Even a school-going student knows that profit is a balancing figure of sales over costs, i.e. Sales - Cost = Profit.
This knowledge is not sufficient for management for discharging the functions of planning and control, etc. The cost is further
divided according to its behavior, i.e., fixed cost and variable cost. The age-old equation can be written as:
Sales - Cost = Profit or
Sales - (Fixed cost + Variable Cost) = Profit.
The relevance of segregating costs according to variability can be understood by a very simple example of a shoe-maker, whose
Cost data for a particular period is given below:
1. Rent of shop is Rs. 1200 for period under consideration,
2. Selling price per pair is Rs. 55.
3. Input material required for making one pair is Rs. 50.
4. He is producing 1000 pairs during period under consideration. In this data, only two types of costs are mentioned-rent of shop and cost of input materials. The rent of shop will not change, if he produces more than 1,000 pairs or less than 1,000 pairs. This cost is, therefore, referred to as fixed cost. The cost of input material will change according to the number of pairs produced. This is variable cost.
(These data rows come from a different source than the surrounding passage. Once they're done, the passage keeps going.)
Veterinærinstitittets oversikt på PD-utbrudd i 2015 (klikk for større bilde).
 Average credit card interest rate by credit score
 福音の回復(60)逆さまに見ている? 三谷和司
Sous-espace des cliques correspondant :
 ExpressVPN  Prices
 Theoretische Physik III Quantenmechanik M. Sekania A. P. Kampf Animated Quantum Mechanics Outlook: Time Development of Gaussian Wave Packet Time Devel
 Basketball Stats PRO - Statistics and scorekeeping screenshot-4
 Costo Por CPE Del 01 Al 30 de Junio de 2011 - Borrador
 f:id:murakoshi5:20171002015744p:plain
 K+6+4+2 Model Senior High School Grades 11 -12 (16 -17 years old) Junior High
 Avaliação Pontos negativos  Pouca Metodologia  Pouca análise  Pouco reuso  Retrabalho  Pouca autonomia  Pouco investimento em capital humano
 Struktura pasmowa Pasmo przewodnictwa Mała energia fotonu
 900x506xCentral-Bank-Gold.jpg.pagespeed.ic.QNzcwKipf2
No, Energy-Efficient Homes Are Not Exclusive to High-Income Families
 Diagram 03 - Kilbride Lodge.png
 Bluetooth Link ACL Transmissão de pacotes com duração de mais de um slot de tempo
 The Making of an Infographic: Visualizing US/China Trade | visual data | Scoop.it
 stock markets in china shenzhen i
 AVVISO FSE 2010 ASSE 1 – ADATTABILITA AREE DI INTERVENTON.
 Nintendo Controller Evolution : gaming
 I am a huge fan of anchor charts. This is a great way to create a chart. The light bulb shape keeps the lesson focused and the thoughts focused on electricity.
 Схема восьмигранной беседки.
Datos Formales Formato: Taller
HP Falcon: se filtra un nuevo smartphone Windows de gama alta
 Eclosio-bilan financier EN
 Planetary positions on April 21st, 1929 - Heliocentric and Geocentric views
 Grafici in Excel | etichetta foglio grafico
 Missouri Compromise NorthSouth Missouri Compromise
Thus, both the costs do not have the same behavior. This knowledge about the changes in behavior of costs can yield wonderful results for the shoemaker in decision-making. Based on these changes in behavior of costs, a very effective cost accounting technique emerges. It is known as marginal costing. Marginal Costing is a management technique of dealing with cost data. It is based primarily on the behavioral study of cost.

Absorption costing i.e., the costing technique, which does not recognize the difference between fIxed costs and variable costs does not adequately cater to the needs of management. The statements prepared under absorption costing do elaborately explain past profit, past losses and the costs incurred in past, but these statements do not help when It comes to predict about tomorrow’s result. A conventional income statement cannot tell what the profit or loss will be, if the volume is increased or decreased. These days there is a cutthroat competition in market and management has got to know its cost structure thoroughly.

Marginal costing provides this vital information to management and it helps in the discharge of its functions like cost control, profit planning, performance evaluation and decision making. Marginal costing plays its key role in decision making. Marginal Cost

Defines the marginal costing as “the cost of one unit of product or service which would be avoided if that unit were not produced or provided.” Simple Calculation of Marginal Cost
Suppose following cost data is given:
Variable cost = Rs. 5 per unit,
Fixed Cost for a specific period = Rs. 2,000 and
Present activity level = 200 units.
In this case total cost of producing 200 units will be found out as follows:
Fixed cost + (Variable cost per unit X Present production) = Total cost.
= Rs2,000 + (Rs. 5 X 200) = Rs. 3,000
If activity level becomes 201 units aggregate cost will be
= Rs.2000 + (5 x 201)
= Rs. 2,000 + 1,005 = Rs. 3,005
It means marginal cost is Rs. 5 because change in activity level by one unit leads to a
Change in aggregate cost by Rs. 5.
Marginal Costing. Defines marginal costing as “the accounting system in which variable cost are charged to the cost units and fixed costs of the period are written-off in full ,against the aggregate contribution. Its special value is in decision-making”. Process of marginal Costing

Under marginal costing, the difference between sales and marginal cost of sales is found out. This difference is technically called contribution. Contribution provides for fixed cost and profit. Excess of contribution over fixed cost is profit emphasis remains here on increasing total contribution.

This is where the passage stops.